Brian Selznick's New Novel Will Leave You Wonderstruck
Author-illustrator Brian Selznick has fascinated kids and adults alike with his groundbreaking book, The Invention of Hugo Cabret.
Rather than simply illustrating this lengthy historical novel, the tale of a young orphan boy and a mysterious toy-maker in early 20th-century Paris, Selznick actually told portions of the story entirely through pictures.
The originality of the book was recognized with a 2008 Caldecott medal, and this November, it will be released as a film called Hugo, directed by Martin Scorsese.
Now, Selznick is back, with an even more creative new book called Wonderstruck. This novel contains two parallel stories--one told entirely in words, one told entirely through pictures.

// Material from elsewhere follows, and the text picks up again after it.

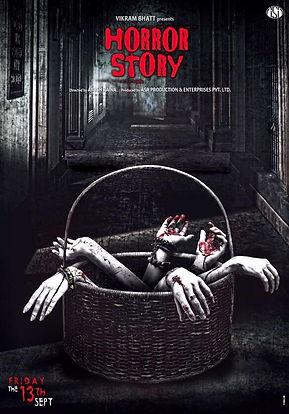 horror-story-2013-poster_137716528800.jp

Ben, who lives in a small town in Minnesota, has just lost his mother and is living with his resentful aunt and uncle. Just as he learns a clue to his absent father's identity, he is struck deaf. Rose lives in a mysterious old house in Hoboken, New Jersey, just across the river from New York City.
Ben's story takes place in 1977, while Rose's story is set 50 years earlier in 1927. However, their stories begin to converge when both characters run away and their journeys take them to the Museum of Natural History in New York City.
How are Ben and Rose truly connected? There are clues hidden in both words and pictures, and readers of all ages will delight in discovering them.